> _Directive_
Rewrite the lines below with "red lane float" changed to "red lane rope" everywhere it appears, keeping everything else the same.

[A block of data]
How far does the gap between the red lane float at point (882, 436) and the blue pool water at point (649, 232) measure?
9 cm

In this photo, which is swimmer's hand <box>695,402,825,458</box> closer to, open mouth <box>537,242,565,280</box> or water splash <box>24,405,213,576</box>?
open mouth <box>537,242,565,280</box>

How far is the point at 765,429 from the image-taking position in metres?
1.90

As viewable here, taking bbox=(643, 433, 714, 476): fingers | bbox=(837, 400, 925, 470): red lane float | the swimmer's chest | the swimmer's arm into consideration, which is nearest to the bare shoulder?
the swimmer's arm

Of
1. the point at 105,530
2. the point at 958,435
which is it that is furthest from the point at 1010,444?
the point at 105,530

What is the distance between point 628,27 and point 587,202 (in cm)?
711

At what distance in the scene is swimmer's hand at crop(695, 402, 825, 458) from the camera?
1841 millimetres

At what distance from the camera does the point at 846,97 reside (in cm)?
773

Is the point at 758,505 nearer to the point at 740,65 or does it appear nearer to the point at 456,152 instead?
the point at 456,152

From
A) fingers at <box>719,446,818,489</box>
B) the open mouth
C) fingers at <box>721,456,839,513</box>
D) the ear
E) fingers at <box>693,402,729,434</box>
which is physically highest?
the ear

> _Correct response_
How far does the gap between the red lane rope at point (882, 436) and the blue pool water at point (649, 232) measure?
9 cm

In this photo, which is swimmer's hand <box>695,402,825,458</box> closer to, open mouth <box>537,242,565,280</box> or water splash <box>24,405,213,576</box>?
open mouth <box>537,242,565,280</box>

How far is the point at 765,429 from the image-taking position in metres?
1.90

As viewable here, taking bbox=(643, 433, 714, 476): fingers | bbox=(837, 400, 925, 470): red lane rope | the swimmer's chest | the swimmer's arm into consideration, which is nearest to the bare shoulder?
the swimmer's arm

Of
1. the point at 105,530
2. the point at 958,435
which is it that is furthest from the point at 1010,444?
the point at 105,530

What is the distance between point 628,27 and point 587,202 (in cm)?
711

At what distance in the scene is swimmer's hand at crop(695, 402, 825, 458) from the camera?
1841 millimetres

At what distance from the camera does the point at 846,97 reside (in cm)?
773

Is the point at 758,505 nearer to the point at 740,65 or does it appear nearer to the point at 456,152 instead?
the point at 456,152

From
A) fingers at <box>719,446,818,489</box>
B) the open mouth
C) fingers at <box>721,456,839,513</box>
D) the ear
E) fingers at <box>693,402,729,434</box>
which is physically highest?
the ear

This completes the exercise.